[Data excerpts — start]

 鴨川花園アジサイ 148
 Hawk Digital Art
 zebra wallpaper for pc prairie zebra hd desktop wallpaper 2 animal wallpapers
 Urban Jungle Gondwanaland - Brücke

[Data excerpts — finish]
[Data excerpts — start]

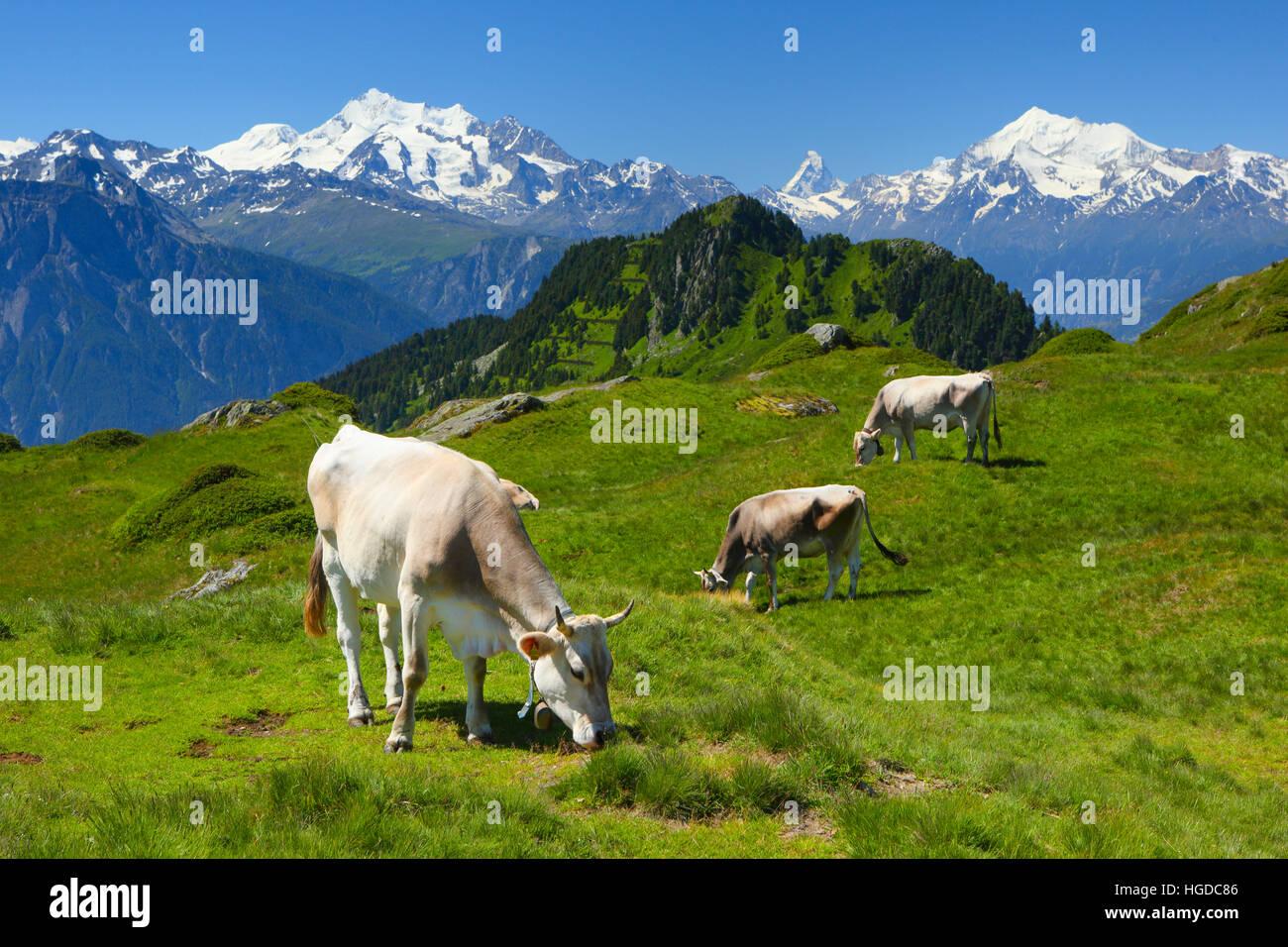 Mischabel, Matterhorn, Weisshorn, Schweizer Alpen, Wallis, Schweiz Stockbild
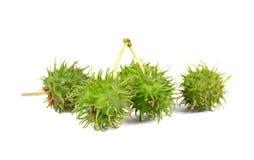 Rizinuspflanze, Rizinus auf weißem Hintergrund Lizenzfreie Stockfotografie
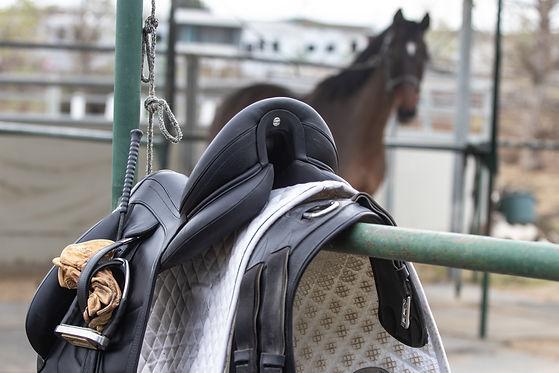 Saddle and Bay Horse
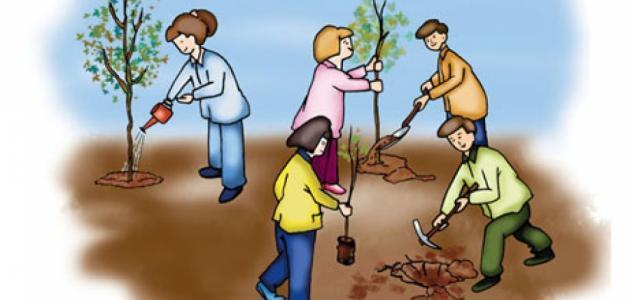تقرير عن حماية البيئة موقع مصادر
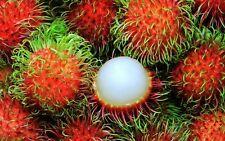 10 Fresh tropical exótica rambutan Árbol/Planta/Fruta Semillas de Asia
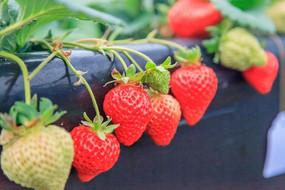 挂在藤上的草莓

[Data excerpts — finish]
[Data excerpts — start]

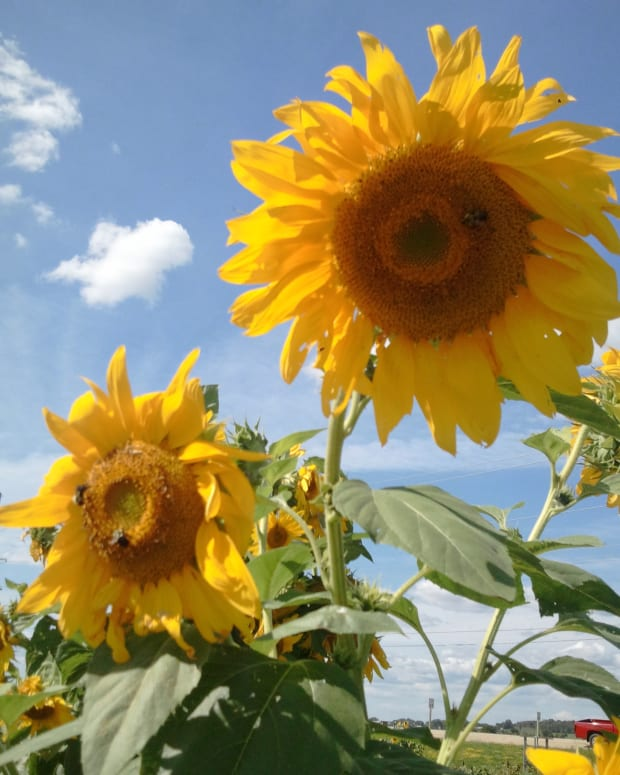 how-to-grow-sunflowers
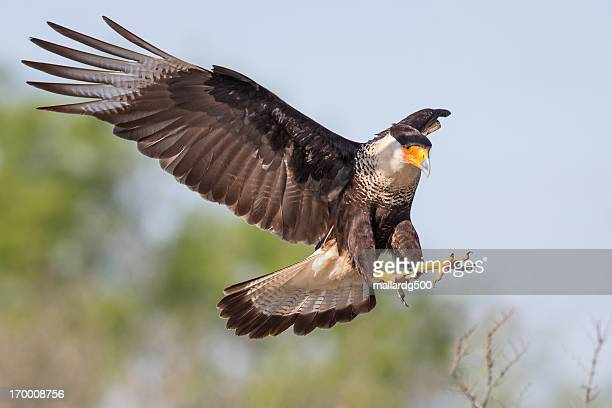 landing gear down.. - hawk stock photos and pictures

[Data excerpts — finish]

-- Task objective --
Repeat, character for character, the lines of the material above from the line with "鴨川花園アジサイ 148" through the line with "Urban Jungle Gondwanaland - Brücke".

-- Response below --
 鴨川花園アジサイ 148
 Hawk Digital Art
 zebra wallpaper for pc prairie zebra hd desktop wallpaper 2 animal wallpapers
 Urban Jungle Gondwanaland - Brücke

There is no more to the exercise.